Stuck in initialization
vaidishs opened this issue · 2 comments
vaidishs commented
I'm trying to training a smile model with ~500 structures, but training in stuck on the 0th iteration.
Output:
Torch device: cuda
Processing dataset...
Loaded data: Batch(atomic_numbers=[52369, 1], batch=[52369], cell=[582, 3, 3], edge_cell_shift=[4453866, 3], edge_index=[2, 4453866], forces=[52369, 3], pbc=[582, 3], pos=[52369, 3], ptr=[583], total_energy=[582, 1])
processed data size: ~120.96 MB
Cached processed data to disk
Done!
Successfully loaded the data set of type ASEDataset(582)...
Replace string dataset_forces_rms to 0.7190595865249634
Replace string dataset_per_atom_total_energy_mean to -8.752270698547363
Atomic outputs are scaled by: [O, Ti: 0.719060], shifted by [O, Ti: -8.752271].
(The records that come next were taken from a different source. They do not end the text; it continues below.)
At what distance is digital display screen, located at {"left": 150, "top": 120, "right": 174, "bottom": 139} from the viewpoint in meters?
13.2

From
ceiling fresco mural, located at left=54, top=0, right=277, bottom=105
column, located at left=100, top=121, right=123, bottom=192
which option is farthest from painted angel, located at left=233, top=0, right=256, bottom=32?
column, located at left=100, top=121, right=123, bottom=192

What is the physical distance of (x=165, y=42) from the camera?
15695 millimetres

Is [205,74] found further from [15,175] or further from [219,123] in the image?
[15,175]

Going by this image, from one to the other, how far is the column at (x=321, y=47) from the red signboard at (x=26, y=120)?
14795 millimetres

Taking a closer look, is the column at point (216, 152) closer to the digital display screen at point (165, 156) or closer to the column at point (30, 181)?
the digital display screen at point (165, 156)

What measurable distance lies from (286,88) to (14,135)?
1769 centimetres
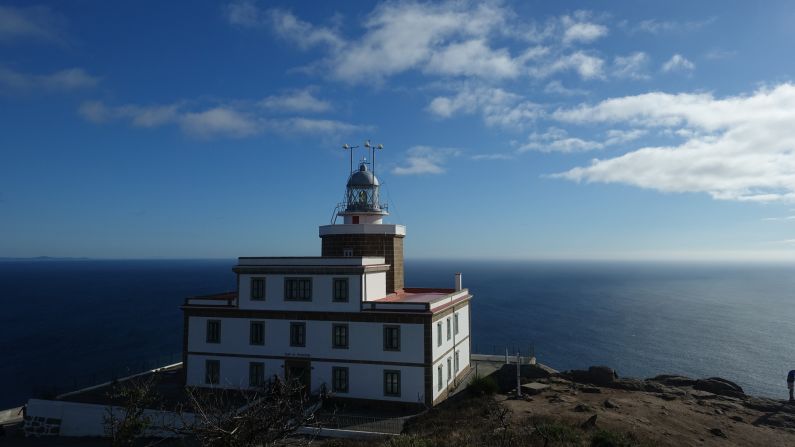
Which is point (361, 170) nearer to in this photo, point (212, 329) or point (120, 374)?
point (212, 329)

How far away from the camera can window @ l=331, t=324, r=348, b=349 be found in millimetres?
30016

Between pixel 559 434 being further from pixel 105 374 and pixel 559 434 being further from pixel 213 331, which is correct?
pixel 105 374

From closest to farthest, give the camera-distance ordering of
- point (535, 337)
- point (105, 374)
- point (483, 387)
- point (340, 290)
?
point (483, 387) < point (340, 290) < point (105, 374) < point (535, 337)

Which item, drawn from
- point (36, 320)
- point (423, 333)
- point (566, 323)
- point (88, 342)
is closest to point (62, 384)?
point (88, 342)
Replace string dataset_forces_rms to 0.7190595865249634
Initially outputs are globally scaled by: 0.7190595865249634, total_energy are globally shifted by None.
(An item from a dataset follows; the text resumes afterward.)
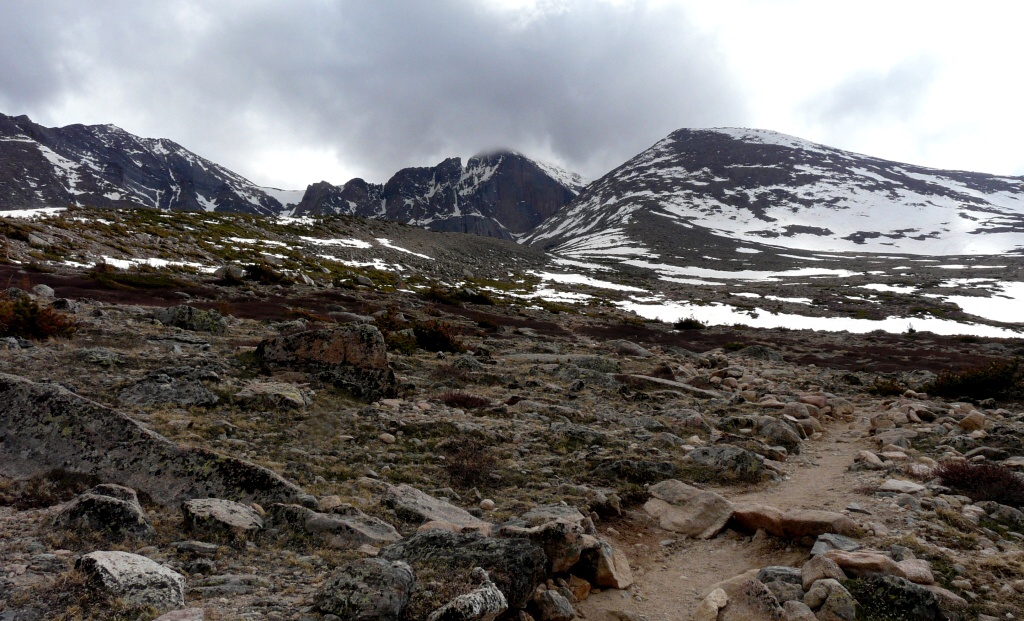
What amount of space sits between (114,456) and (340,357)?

Successfully built the network...
Number of weights: 10987400
Number of trainable weights: 10987400
! Starting training ...
validation
# Epoch batch loss loss_f loss_e f_rmse e/N_rmse
The nequip-train is just stuck here for a long time.
simonbatzner commented
Can you share the input file?
vaidishs commented
Figured it out last night .. it was the Torch version .. 1.12 doesn't work .. 1.11 does.
Closing this. Thanks @simonbatzner for a quick response.